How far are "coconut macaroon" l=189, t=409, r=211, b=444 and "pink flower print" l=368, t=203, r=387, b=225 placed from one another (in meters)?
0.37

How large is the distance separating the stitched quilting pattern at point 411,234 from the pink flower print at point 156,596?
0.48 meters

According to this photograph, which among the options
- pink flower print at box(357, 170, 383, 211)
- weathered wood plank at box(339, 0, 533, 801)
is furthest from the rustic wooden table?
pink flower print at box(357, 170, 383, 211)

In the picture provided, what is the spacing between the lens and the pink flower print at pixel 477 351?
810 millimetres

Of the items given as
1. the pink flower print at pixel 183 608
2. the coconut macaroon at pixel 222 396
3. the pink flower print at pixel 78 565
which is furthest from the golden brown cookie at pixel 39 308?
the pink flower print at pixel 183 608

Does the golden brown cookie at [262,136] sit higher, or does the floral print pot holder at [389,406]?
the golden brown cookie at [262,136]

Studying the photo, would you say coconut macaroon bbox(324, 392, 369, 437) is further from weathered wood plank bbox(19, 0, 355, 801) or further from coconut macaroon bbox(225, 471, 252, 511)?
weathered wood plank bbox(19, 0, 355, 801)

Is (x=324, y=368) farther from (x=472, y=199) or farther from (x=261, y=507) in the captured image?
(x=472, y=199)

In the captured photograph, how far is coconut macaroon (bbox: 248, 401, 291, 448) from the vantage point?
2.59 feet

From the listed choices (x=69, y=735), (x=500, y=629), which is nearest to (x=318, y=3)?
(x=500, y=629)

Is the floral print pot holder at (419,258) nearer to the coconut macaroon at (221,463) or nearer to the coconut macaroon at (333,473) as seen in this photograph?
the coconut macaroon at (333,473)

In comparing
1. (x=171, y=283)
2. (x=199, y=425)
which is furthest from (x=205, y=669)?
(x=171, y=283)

* * *

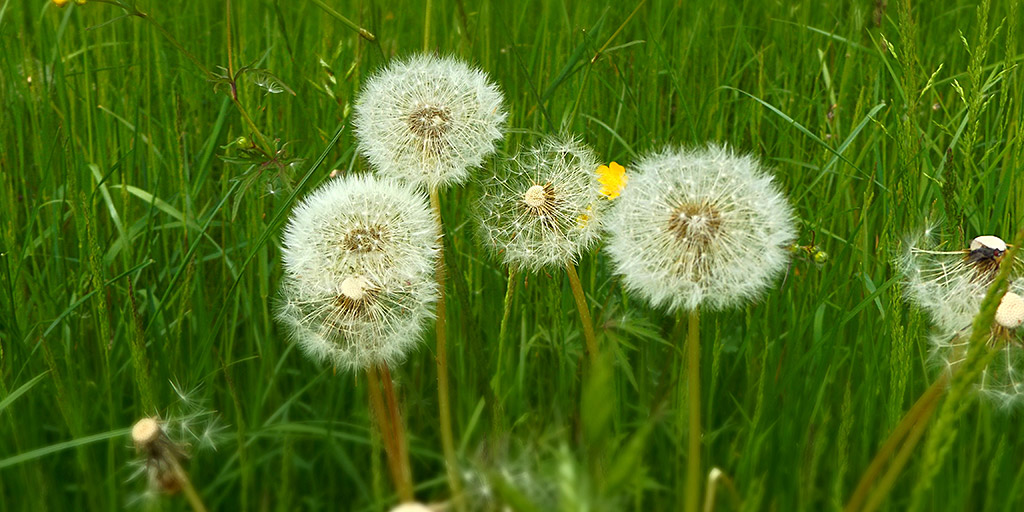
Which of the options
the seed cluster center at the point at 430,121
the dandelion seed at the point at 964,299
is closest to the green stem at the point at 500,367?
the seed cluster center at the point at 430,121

---

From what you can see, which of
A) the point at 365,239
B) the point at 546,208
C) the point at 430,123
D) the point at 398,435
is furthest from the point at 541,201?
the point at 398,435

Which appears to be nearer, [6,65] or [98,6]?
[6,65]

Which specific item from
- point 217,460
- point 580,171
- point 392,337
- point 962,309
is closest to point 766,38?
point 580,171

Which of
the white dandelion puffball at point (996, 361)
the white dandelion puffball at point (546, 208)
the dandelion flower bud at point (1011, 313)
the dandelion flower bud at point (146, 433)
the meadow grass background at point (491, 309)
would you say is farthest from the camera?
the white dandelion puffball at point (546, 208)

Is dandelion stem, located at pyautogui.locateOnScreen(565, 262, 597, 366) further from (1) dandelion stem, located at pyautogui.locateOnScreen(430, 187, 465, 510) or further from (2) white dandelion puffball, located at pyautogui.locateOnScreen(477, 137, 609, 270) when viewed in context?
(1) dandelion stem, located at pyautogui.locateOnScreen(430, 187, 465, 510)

• **WHAT NEEDS TO BE DONE**
Count how many lines of the items above contain the word "cookie". Reply with only that number.

• **IN RESPONSE**
3